2012-02-02 08:36:54

by Michael Tokarev

[permalink] [raw]
Subject: Re: 3.0.18 tcsetattr on fd 0 when detached freezes system (RCU timeouts) (Centos 6.1 x86_64)

On 31.01.2012 23:04, Professor Berkley Shands wrote:
> Very strange. Now boxes with NO OFED, no Intel-10 Gige and no special drivers are locking up.
> If your kernel is Red Hat compatible, could you please send me a copy of the .config so I can try to
> isolate this more?

Why are you writing to me personally? I just
tried your code and can't find the problem you
see, and I replied to the list. Cc'ing to the
list now.

I don't understand what is "redhat compatible".
I use kernel from kernel.org, currently at version
3.0.18.

Did you try my small "reproducer" - does it lock your
machines too? I provided complete code which is
compilable and runnable, unlike your version which
lacked some context.

Thanks,

/mjt


2012-02-02 22:09:42

by Professor Berkley Shands

[permalink] [raw]
Subject: Re: 3.0.18 tcsetattr on fd 0 when detached freezes system (RCU timeouts) (Centos 6.1 x86_64)

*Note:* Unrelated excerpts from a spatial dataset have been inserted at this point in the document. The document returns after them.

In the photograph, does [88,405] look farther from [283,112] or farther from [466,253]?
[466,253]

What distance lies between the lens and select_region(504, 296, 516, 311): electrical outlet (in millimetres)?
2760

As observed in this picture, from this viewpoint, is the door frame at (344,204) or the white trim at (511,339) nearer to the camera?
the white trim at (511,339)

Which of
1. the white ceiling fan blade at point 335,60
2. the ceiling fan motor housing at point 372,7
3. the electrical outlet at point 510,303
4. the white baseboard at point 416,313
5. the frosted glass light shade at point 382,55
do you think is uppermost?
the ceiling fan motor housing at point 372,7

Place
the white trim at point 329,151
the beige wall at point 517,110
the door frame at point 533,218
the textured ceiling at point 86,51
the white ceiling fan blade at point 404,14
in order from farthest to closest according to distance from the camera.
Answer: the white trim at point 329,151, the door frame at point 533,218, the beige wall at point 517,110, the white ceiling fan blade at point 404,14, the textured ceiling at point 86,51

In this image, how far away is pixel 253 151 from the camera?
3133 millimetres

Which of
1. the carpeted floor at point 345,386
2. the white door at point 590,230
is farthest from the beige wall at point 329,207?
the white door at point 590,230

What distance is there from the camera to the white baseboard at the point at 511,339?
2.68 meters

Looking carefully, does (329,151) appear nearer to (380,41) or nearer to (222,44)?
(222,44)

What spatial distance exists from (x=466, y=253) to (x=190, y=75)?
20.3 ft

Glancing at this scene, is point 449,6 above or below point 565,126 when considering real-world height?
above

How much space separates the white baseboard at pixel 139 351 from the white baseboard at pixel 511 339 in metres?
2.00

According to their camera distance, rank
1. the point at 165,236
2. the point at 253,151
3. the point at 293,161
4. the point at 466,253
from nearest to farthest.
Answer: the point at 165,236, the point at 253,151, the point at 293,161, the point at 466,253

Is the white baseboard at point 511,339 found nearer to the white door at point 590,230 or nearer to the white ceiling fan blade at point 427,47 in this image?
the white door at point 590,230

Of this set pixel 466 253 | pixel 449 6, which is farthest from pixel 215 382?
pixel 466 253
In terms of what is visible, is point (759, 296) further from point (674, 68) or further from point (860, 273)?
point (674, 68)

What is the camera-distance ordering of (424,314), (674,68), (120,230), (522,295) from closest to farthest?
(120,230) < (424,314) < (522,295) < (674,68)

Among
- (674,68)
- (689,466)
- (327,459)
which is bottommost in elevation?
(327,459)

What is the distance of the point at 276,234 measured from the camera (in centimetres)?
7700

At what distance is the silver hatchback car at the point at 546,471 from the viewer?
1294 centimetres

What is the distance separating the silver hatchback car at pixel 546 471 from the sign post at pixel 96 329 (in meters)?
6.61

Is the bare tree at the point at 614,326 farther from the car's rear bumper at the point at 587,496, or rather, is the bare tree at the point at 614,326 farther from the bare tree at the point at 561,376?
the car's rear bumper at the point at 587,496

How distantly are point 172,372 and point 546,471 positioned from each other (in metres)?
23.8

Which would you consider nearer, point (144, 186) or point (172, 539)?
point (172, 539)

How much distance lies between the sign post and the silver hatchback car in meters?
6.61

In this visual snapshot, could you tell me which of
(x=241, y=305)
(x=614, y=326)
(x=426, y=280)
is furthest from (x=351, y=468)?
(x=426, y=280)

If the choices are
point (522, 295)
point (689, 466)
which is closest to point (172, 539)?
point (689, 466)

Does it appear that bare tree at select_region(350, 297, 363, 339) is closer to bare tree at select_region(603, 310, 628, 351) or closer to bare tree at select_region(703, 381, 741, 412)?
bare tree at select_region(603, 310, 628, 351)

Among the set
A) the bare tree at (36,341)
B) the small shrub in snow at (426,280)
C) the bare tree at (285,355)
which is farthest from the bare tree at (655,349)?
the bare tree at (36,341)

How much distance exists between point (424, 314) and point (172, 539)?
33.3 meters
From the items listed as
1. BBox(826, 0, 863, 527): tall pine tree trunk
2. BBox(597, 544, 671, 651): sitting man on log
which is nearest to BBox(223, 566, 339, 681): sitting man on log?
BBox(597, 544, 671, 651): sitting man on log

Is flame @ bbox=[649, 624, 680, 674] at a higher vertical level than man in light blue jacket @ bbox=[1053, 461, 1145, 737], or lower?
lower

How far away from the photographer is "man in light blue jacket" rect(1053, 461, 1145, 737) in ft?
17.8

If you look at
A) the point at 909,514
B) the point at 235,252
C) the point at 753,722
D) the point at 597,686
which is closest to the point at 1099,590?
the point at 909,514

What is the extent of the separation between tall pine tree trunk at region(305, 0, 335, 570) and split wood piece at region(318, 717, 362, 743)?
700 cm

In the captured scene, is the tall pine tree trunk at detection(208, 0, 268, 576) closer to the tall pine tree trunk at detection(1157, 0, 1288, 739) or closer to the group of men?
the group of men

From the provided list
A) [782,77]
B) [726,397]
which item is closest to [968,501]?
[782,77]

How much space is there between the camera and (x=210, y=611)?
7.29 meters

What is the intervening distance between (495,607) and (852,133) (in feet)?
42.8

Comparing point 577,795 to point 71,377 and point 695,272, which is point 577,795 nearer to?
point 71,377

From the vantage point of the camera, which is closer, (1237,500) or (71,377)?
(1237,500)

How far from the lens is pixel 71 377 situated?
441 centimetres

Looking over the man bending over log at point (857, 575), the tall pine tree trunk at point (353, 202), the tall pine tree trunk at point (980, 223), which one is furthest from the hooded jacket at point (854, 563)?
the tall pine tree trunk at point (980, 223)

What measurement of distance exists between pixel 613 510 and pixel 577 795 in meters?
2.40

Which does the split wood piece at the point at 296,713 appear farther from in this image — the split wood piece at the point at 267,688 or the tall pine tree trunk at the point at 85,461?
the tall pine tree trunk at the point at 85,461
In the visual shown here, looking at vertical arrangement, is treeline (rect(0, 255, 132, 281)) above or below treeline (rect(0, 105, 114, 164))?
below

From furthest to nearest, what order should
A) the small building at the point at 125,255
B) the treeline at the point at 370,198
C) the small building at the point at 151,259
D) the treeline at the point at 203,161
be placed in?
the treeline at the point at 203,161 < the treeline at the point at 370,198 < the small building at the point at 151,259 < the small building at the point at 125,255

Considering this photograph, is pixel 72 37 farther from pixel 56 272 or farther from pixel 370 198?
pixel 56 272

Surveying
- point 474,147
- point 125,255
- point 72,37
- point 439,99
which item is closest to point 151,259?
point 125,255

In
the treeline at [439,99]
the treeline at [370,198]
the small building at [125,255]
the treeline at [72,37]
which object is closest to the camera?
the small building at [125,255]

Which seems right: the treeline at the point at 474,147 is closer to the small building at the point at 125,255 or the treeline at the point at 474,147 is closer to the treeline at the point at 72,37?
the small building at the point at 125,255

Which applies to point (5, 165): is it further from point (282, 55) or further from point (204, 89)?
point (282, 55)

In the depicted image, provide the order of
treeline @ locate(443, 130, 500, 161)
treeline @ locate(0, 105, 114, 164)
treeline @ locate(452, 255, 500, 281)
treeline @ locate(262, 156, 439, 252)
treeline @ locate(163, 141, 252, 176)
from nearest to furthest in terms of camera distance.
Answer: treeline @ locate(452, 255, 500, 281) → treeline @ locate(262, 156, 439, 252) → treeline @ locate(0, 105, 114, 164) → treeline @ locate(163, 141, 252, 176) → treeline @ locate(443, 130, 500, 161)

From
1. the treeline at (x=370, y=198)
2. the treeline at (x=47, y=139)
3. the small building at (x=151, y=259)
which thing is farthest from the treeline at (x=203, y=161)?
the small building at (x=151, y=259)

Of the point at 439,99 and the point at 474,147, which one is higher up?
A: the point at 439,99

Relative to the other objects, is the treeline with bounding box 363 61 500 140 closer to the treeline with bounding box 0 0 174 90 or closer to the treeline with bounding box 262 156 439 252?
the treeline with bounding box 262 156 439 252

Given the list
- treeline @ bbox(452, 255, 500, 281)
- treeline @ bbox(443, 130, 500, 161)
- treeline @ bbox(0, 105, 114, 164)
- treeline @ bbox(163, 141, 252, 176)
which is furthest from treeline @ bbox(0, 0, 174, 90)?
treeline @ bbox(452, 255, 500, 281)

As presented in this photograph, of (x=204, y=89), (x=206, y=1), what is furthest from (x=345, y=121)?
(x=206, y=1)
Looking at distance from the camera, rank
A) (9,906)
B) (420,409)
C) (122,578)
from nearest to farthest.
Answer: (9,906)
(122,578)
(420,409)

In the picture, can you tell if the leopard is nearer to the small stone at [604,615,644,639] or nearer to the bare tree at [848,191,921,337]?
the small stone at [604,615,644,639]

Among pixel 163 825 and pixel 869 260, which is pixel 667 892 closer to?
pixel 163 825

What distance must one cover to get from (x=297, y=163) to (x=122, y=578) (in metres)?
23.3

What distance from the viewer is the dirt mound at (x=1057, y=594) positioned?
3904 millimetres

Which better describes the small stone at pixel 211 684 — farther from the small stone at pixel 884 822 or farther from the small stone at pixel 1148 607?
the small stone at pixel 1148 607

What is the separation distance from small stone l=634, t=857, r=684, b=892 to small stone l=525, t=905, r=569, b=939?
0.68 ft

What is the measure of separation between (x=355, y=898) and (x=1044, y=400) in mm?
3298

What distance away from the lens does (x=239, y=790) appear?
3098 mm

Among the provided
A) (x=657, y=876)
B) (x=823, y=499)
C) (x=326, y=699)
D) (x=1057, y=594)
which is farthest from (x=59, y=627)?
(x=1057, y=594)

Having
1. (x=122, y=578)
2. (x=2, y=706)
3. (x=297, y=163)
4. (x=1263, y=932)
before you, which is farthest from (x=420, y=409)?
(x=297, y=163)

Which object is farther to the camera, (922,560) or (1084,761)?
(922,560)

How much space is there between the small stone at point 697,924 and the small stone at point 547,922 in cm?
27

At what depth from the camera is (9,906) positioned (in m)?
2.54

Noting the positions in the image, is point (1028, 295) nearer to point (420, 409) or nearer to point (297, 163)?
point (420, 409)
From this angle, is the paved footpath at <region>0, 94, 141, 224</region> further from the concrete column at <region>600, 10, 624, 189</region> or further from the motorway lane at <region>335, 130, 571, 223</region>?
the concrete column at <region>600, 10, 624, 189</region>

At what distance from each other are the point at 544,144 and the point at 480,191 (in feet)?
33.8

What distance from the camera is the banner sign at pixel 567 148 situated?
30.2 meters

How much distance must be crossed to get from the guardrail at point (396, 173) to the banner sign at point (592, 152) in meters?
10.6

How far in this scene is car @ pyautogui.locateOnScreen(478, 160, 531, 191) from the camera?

I built my .config from the redhat .config provided in 2.6.32-131 using
make oldconfig.
that failed miserably. I then used one based on 2.6.39.4, which actually
booted, but I get these
lockup errors, RCU timeouts, ...

The system died right away on the tcsetattr(), (which also did not
return any error).
And my simple test case crashed all the time. Looked rather suspicous...
Now after a week, *ALL* my 3.0.18 boxes lock up (other than sitting
IDLE, any load eventually
causes the system to stop scheduling). That is 32 core 6282's, 3.46GHz
Nehalems, 2.3 GHz 2374's...
I have to assume the tcsetattr() is an artifact at this point.
Without building all the kernels in between 2.6.32.55 and 3.0.18, I
needed a starting point
for the .config that works. Usually it is something unnoticed that
needed to be updated
that make oldconfig didn't point out. Things do change that I can't keep
current on. :-)

So it appears that it has to be my configuration. Hence the request for
a .config I can compare against to see
what is wrong / misconfigured / not configured etc.

Berkley